Let’s apply this optimization in our OpenCL kernel:

__kernel void mxmLIfma(__global float *a,  __global float *b, __global float *c, int n) {
	uint idx = get_global_id(1);
	uint jdx = get_global_id(0);
	float sum = 0.0f;
	for (int k = 0; k < n; k++) {
	    float op1 = a[idx * n + k];
	    float op2 = b[k * n + jdx];
	    sum = fma(op1, op2, sum);
	}
	c[idx * n + jdx]  =  sum;
}

When we run this application:

./mxm -p 2 -k mxmLIfma
...
Median KernelTime: 730976 (ns)
Median CopyInTime: 669280 (ns)
Median CopyOutTime: 267440 (ns)
Median TotalTime: 1.07918e+06 (ns)

This looks a bit faster. Let’s plot this new number and compare it with the rest of the implementations.

Alt text

3_Loop_Unroll

Let’s continue our exploration of optimizations. When looking again at the general control flow structure of the generated kernel, we see that TornadoVM was able to replace the loop bounds (size parameter from Java) with the actual matrix size:

  // first loop
  for(;i_10 < 1024;)     // get_global_id(1)
  {
    // second loop
    for(;i_13 < 1024;)   // get_global_id(0)
    { 
        for (... ) { ... } 
    }
  }

This can create a new opportunity for optimizations for the underlying OpenCL JIT compiler.

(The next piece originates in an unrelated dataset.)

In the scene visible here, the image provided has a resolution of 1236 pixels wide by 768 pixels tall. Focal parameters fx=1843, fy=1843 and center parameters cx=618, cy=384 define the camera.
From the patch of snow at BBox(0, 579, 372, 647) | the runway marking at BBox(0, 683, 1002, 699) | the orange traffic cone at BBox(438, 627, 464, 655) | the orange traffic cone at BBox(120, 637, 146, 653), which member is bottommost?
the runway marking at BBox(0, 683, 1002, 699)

This is because the final compilation step is performed by the OpenCL driver, which in our case, is the NVIDIA driver. This compiler could potentially apply loop unrolling and group instructions to use vector types.

__kernel void mxmLIfmaUnroll(__global float *a,  __global float *b, __global float *c, int n) {

	uint idx = get_global_id(1);
	uint jdx = get_global_id(0);

	float sum = 0.0;

	#pragma unroll 32
	for (int k = 0; k < n; k++) {
	    float op1 = a[idx * n + k];
	    float op2 = b[k * n + jdx];
	    sum = fma(op1, op2, sum);
	}

	c[idx * n + jdx]  =  sum;
}

We can tune the loop unroller using different values. In my case I selected 32 iterations with the intention to match the wrap size on NVIDIA GPUs. However, as we will see, this optimization will not do too much in this context. Although the TornadoVM JIT can also apply loop unrolling by itself, I initially thought this could be beneficial for this kernel. So, what is the performance of this implementation?

Alt text

As you can see from the previous performance plot, it looks like this version performs worse than the previous optimization. Let’s keep that in mind and continue with the rest of the enhancements in TornadoVM.

4_Compiler_Flags

Another optimization that TornadoVM applies is that it passes, by default, certain compiler flags to the NVIDIA OpenCL JIT compiler for the clBuildProgram function invocation.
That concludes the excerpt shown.